MnE0306 said:
misstress aura...any pointer u can give would be appreciated...we usually just use anythign we can find like string or a belt or anything and it tends to levae marks/break/come loose or what have u...but anything u can help us with would be greatly appreciated...we want her to be as still as possible and to not be able to jerk away and such..thanks ahead of time
So sorry for the delay...this is the first chance I've had to sit down and address this for you with the attention you deserve. I know you only asked for pointers on what kind of restraints to use, but may I ask you to indulge me for a moment here? I always cringe a little when anyone seems like they're going to leap into a bondage experience without really researching what to do; a lot of potentially wonderful submissives have been scared away because of that, and I'm sure you want this to be as incredible an experience as possible for both of you.

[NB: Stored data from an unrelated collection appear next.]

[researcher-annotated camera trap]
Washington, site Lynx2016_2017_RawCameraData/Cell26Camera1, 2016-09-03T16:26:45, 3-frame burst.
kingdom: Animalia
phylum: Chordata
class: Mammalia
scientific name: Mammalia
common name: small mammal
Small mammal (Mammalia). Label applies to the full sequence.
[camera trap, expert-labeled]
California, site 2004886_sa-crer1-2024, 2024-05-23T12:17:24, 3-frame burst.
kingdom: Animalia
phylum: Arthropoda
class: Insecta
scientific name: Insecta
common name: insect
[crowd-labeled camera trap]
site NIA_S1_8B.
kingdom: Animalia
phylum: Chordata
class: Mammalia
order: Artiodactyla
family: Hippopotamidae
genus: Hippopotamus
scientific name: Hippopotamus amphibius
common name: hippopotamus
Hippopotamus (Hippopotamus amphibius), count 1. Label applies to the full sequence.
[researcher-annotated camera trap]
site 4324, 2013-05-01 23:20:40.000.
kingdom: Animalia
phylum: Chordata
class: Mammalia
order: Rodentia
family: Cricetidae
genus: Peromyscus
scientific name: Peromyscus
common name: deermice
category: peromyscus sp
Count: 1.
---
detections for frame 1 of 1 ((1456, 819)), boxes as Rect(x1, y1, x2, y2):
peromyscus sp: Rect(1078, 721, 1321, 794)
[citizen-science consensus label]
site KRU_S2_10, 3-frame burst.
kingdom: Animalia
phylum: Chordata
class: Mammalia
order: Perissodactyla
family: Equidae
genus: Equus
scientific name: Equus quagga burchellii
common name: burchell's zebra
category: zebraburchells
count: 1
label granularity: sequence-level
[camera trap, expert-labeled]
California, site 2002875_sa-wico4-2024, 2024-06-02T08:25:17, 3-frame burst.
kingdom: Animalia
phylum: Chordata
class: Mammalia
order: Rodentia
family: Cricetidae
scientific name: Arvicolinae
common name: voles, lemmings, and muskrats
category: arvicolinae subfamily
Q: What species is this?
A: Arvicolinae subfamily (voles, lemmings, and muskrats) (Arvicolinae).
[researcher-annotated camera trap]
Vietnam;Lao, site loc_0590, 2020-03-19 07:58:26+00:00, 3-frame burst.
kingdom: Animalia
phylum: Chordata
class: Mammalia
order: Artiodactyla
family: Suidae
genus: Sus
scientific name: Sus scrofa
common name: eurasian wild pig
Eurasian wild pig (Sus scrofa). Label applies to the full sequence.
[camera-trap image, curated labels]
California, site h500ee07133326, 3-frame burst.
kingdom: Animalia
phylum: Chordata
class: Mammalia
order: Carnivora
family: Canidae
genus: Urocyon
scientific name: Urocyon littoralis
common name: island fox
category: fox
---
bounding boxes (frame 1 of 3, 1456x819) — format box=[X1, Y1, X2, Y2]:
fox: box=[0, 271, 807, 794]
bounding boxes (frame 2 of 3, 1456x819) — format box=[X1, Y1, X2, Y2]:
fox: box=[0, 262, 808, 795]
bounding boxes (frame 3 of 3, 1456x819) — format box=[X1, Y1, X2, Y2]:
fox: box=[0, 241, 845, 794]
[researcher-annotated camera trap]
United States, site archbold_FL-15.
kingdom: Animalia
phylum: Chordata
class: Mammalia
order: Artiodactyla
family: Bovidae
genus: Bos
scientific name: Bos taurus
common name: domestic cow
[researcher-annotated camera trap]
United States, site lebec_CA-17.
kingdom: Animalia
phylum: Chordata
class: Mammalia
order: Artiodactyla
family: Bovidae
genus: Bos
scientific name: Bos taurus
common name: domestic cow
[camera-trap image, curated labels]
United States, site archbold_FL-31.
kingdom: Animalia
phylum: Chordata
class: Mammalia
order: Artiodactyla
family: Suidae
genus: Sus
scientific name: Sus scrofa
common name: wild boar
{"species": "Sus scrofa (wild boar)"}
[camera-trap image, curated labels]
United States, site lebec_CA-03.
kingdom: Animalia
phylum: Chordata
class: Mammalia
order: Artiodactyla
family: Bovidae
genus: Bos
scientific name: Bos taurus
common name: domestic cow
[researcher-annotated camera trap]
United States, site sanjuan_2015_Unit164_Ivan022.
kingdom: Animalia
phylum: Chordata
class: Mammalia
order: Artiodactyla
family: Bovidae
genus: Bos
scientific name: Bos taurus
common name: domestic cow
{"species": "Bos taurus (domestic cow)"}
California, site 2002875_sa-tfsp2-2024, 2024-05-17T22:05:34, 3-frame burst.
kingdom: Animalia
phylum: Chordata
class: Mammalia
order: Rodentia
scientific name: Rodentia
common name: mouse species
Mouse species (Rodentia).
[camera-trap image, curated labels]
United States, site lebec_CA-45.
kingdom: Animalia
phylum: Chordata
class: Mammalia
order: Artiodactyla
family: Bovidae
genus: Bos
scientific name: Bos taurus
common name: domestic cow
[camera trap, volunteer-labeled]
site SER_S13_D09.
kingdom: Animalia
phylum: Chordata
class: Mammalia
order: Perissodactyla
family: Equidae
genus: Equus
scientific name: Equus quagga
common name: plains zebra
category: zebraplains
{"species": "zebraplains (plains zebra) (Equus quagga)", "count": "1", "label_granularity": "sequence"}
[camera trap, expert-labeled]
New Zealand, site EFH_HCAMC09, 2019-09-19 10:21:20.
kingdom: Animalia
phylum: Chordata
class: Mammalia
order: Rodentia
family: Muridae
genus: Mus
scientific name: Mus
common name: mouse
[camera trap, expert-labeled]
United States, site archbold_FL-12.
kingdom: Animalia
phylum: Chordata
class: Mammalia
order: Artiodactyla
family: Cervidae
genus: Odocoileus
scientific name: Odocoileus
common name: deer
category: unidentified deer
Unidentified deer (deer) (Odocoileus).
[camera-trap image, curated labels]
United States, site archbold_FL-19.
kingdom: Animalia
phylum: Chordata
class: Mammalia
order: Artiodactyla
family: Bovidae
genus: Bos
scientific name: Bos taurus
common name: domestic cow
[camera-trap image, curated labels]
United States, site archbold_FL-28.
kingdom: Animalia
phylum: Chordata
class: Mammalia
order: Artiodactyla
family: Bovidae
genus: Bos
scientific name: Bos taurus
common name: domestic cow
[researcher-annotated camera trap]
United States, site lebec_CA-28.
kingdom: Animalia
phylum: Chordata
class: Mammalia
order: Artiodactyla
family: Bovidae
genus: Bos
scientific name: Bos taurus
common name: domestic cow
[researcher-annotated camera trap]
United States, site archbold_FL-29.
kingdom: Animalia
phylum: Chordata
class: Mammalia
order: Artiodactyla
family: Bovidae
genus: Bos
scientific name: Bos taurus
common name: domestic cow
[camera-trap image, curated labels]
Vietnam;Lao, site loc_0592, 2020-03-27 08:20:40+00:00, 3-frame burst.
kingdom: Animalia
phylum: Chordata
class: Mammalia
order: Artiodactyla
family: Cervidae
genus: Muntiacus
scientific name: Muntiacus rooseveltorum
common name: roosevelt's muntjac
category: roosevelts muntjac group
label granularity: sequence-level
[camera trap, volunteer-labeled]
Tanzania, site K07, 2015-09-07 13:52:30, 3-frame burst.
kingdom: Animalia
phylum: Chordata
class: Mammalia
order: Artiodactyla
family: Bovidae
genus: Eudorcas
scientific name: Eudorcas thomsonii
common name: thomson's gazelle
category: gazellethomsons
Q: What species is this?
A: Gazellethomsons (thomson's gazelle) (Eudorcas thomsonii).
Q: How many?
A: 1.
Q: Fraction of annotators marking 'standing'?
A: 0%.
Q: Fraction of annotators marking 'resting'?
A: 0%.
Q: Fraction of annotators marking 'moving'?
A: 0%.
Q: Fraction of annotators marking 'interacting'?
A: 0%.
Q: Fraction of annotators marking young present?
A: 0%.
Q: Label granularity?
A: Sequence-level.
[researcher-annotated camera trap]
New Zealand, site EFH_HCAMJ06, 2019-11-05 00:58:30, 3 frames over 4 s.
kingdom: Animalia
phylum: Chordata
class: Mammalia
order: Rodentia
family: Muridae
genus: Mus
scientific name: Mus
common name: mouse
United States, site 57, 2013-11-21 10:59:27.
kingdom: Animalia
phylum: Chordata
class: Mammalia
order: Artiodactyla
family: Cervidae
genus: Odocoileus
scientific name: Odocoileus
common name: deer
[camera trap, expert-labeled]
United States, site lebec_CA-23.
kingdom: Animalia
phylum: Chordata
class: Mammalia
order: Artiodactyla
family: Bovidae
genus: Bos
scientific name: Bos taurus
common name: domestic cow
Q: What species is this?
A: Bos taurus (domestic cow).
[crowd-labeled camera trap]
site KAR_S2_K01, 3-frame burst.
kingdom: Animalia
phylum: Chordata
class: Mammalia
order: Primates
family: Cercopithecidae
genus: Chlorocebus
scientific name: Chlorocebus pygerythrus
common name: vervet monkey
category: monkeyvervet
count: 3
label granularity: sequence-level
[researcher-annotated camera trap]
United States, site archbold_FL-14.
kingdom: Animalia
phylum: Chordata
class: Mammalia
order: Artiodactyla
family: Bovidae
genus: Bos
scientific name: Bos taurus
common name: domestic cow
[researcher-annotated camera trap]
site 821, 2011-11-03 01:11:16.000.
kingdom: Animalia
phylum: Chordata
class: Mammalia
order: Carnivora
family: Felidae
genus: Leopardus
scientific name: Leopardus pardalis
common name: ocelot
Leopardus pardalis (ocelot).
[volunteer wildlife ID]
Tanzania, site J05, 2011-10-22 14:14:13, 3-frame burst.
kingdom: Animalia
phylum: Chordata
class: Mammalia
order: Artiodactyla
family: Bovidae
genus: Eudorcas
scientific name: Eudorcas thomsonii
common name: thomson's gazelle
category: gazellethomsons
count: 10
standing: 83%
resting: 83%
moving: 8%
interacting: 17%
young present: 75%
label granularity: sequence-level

When you are initially involving a partner in restraint, it has been my experience that moving a little more slowly at first will provide a much better foundation psychologically; remember, the seeds you plant those first few encounters contain the harvest of how your partner will feel in all her future encounters. If she's a "one-trial learner" and she becomes frightened or seriously uncomfortable, it challenges her security with you and you may never get her to willingly submit to restraint again. Let her choose her safeword and be sure she recognizes you will respond to it immediately. She's got to totally trust you--and you have to maintain an iron self-control in order for her to really let go for you.
The rule of thumb in regards to tie-offs is: the wider the area it covers, the less pinpointed the pressure on her skin will be. Also, the more difficult it is for escaping them, even if she's straining against them. I really don't think there's a need to spend a lot of money on bondage articles to begin with, unless you're looking for the effect of the appearance. Honestly, if you have a terrycloth bathrobe, the tie from that is absolutely
perfect as a restraint for the wrists, if you bind them together (my preference). Wrists together with hands in prayer-position, wind it around at least 3 times, then (here's the secret) back through the wrists and between the hands. Tie it off with the other end and voila', you have nice, soft handcuffs that can be made much tighter comfortably than rope or even real cuffs. Extra rope or clothesline can then be tied around the "bundle" by passing it between the arms and wrists and then securing it to whatever you're using as your base.
No robe? Believe it or not, duct tape is also extremely effective...and cost-effective as well. The secret with this one is to place soft cloth between her skin and the adhesive, like an old t-shirt, dish towels, etc. Make sure the cloth extends out past the edges of the tape so the adhesive does not come in contact with skin at all, both to aid in painless removal at the end as well as to prevent the possibility of allergic reaction. Also, be certain that you have a pair of scissors close at hand for quick release, especially if you bind her hands together.
If you use the cloth-and-tape as a base cushioning individually on each wrist and ankle, you can then use regular rope, old neckties, belts or anything of that nature to secure her in a spread eagle position. (Although pantyhose is very strong and some tops swear by it, I don't really like using it; it usually stretches far too much to achieve real immobility, and I am personally insistent on as close to completely immobile as possible.)
There's also the option of plastic wrap. It's inexpensive enough to use an entire roll in a session if you want without costing more than a dollar or two. Just use a
lot of it when binding hands or feet together. Go from just above the ankles to just past mid-calf, or from wrists as far up as is comfortable. But again, use it very liberally and remember to wind it tightly. Don't forget the scissors for afterwards!
I am going to assume you want her legs apart rather than together--I'm thinking you're after full-body tickling and will need access to her inner thighs and such. Obviously, the four corners of the bed are handy and traditional, but I am a big fan of using a spreader bar as well to make absolutely certain the legs remain apart and stationery, whether upright or prone--but that's something we can go into later. (If you decide you're interested in pursuing that type of information after you get your feet wet with this, let me know and I'll try to help further.)
I do recommend continuing to use the bed for the first few times; the more comfortable she is while bound, the more she'll be able to concentrate fully on the sensations you're producing. It can really detract from the pleasure if her shoulders are aching or her wrists are killing her from trying to bear her weight.
Also, just another little hint: keep a bottle of water or Gatorade nearby with a flexible straw for her. Not too much at a time if she's been frantic/frenzied, but a swallow or two every so often will be heavenly for her, and might help extend your playing a bit.
I think I covered all the bases...I hope you find some of this helpful. Please let us know how it goes!